*** Opening PROVIDED PASSAGE ***

One of the most interesting cases that I saw during my psych rotation (which, by the way, ended on Friday with the NBME miniboard*) was a pediatric patient who presented with abdominal pain and an episode of vomiting. Some sort of scan (not sure if it was a CT or MRI) revealed a mass that was about the size of two footballs, which could be easily felt when palpating the abdomen. The size could be estimated by percussing and by using the scratch test, too.

When they figured out what it was, they consulted us in our psychiatry dungeon (psych & behavioral health is in the basement of the hospital.) It was HAIR. The patient's scalp had a few bald spots, and questioning revealed that she was pulling out her hair and chewing on it. Rapunzel syndrome at its finest. They told us about bezoars (glorified human hairballs) in GI pathology last year, and then followed up by telling us that we'd never ever see one. The surgeon that removed this patient's bezoar hadn't seen one. And the images that were taken after surgery were amazing - the patient's stomach was so full of hair that the bezoar looked like a cast of a stomach made of hair after it was removed. Her intestines had to be scoped 70 feet to remove all of the strands.

*** Closing PROVIDED PASSAGE ***
*** Opening SOURCE DATA ***

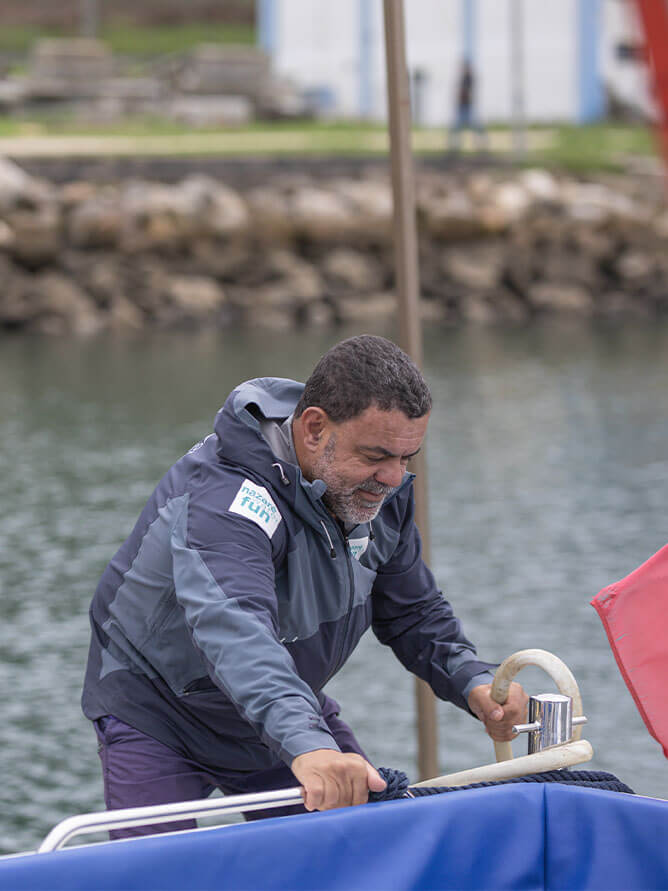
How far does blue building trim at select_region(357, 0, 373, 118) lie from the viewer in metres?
34.4

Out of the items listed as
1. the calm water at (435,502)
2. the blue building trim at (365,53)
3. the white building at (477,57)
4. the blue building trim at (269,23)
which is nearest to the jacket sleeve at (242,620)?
the calm water at (435,502)

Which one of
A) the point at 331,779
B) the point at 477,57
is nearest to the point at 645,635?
the point at 331,779

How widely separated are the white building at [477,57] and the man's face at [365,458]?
101 feet

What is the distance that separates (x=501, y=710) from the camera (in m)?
2.89

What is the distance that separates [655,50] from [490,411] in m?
14.7

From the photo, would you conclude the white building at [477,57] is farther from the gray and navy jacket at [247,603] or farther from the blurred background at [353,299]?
the gray and navy jacket at [247,603]

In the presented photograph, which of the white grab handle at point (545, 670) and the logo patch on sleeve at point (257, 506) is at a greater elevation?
the logo patch on sleeve at point (257, 506)

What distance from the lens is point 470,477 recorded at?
1272cm

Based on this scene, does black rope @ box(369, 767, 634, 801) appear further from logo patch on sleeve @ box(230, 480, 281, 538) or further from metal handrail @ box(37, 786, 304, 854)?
logo patch on sleeve @ box(230, 480, 281, 538)

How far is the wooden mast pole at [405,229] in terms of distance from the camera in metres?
3.98

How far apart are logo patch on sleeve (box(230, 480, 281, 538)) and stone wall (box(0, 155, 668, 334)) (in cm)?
2074

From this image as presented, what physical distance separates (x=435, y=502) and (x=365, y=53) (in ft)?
81.5

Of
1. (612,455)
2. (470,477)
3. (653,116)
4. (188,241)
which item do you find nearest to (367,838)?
(653,116)

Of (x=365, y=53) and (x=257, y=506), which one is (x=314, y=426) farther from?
(x=365, y=53)
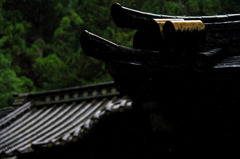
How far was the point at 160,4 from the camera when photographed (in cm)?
1286

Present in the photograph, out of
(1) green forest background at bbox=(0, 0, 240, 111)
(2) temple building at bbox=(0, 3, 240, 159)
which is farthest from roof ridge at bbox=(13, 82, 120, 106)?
(2) temple building at bbox=(0, 3, 240, 159)

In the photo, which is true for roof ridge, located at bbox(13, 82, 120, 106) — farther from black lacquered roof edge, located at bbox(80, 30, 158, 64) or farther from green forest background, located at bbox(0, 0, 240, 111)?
black lacquered roof edge, located at bbox(80, 30, 158, 64)

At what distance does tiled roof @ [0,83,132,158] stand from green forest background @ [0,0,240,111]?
8.55 ft

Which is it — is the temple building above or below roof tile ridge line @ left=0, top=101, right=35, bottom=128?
above

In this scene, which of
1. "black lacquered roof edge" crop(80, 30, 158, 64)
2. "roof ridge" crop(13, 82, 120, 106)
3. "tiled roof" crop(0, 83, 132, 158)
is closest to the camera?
"black lacquered roof edge" crop(80, 30, 158, 64)

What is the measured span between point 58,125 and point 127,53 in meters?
4.97

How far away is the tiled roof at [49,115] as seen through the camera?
8008 mm

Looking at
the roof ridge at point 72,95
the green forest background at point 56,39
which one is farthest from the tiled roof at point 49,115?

*** Closing SOURCE DATA ***

→ **ACTIVITIES**
**A.** Answer these questions from the post about the hair bezoar case:
(i) Where in the hospital is psych and behavioral health located?
(ii) About how large was the mass the scan revealed?
(iii) How many feet of the patient's intestines had to be scoped to remove all the strands?
**B.** Carry on with the post about the hair bezoar case, picking up after its last sentence.
The records have no role here.

→ **RESPONSES PER TASK**
**A.**
(i) In the basement.
(ii) About the size of two footballs.
(iii) 70 feet.

**B.**
I went on a consult with the child psychiatrist, when the patient was a few days post-op, and we couldn't find any other OCD-type behaviors, so I don't know what was going on. And I expected her to look malnourished, because she had been doing this for at least two years and, judging by the size of the resected hairball, should have definitely had obstruction problems (she didn't until the week she came to the hospital.) She said that she drank 1 gallon of chocolate milk every day, which provided her with enough calories, I guess - but milk also curdles and adds to the mass. Nice, huh?

There's some pictures and other interesting information on trichotillomania (hair pulling) here - I don't want to post the pictures, lest I make someone spew on their monitor!

*Each rotation culminates in an NBME (National Board of Medical Examiners) miniboard exam - which I'll talk about in a separate post, because the hairball? Deserves to stand on its own.